White paper clarifies Ryzen 4000 layout: two CCDs, one CCX in CCD, 32MB L3 in CCX

Last night, a technical document surfaced on the Web describing some of the characteristics of the expected Ryzen 4000 processors built on the Zen 3 microarchitecture. In general, it did not bring any special revelations, but it did confirm many of the assumptions that were made earlier.

White paper clarifies Ryzen 4000 layout: two CCDs, one CCX in CCD, 32MB L3 in CCX

According to the documentation, the Ryzen 4000 processors (codename Vermeer) will retain the chiplet layout introduced in their predecessors of the Zen 2 generation. Future mass processors, as it was before, will have an I / O chiplet and one or two CCDs (Core Complex Die) - chiplets containing computing cores.

The key difference between Zen 3 processors will be the internal structure of the CCD. While now each CCD contains two quad-core CCXs (Core Complex), each of which has its own 3 MB L16 cache segment, the Ryzen 4000 chiplets will consist of one eight-core CCX. The volume of the L3 cache in each CCX will be increased from 16 to 32 MB, but this, obviously, will not lead to a change in the total capacity of the cache memory. Octa-core Ryzen 4000 series processors, which will now have a single CCD chip, will have a 32MB L3 cache, while 16-core CPUs with two CCD chips will have a 64MB L3 cache composed of two segments.

White paper clarifies Ryzen 4000 layout: two CCDs, one CCX in CCD, 32MB L3 in CCX

There is no need to wait for changes in the volume of the L2 cache: each of the processor cores will have 512 KB of LXNUMX cache.

However, scaling up the CCX will have an obvious impact on performance. Each of the cores in Zen 3 will have direct access to a larger portion of the third level cache, and in addition, more cores will be able to communicate directly, bypassing the Infinity Fabric. This means that Zen 3 will reduce inter-core communication latencies and reduce the impact on performance of the limited bandwidth of the connecting part of the Infinity Fabric bus processor, which means that IPC (the number of instructions executed per clock) will eventually increase.

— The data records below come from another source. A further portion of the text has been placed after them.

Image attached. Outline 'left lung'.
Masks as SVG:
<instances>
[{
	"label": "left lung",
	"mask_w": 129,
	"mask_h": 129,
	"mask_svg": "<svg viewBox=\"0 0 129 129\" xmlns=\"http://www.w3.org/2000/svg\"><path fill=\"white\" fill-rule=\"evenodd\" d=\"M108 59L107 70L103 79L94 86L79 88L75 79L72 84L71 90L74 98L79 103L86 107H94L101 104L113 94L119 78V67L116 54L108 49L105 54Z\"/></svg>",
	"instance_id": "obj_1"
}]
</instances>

At the same time, we are not talking about any increase in the number of cores in consumer processors. The maximum number of CCD chips in the Ryzen 4000 will be limited to two, so the maximum number of cores in the processor will not be able to step over 16.

White paper clarifies Ryzen 4000 layout: two CCDs, one CCX in CCD, 32MB L3 in CCX

Also, no fundamental changes with memory support are foreseen. As follows from the document, DDR4000-4 will remain the maximum officially supported mode for the Ryzen 3200.

The documentation does not provide any details about the composition of the model range and the frequencies of the processors included in it. More details will obviously be revealed on October 8, when AMD will hold a special event dedicated to Ryzen 4000 processors and the Zen 3 microarchitecture.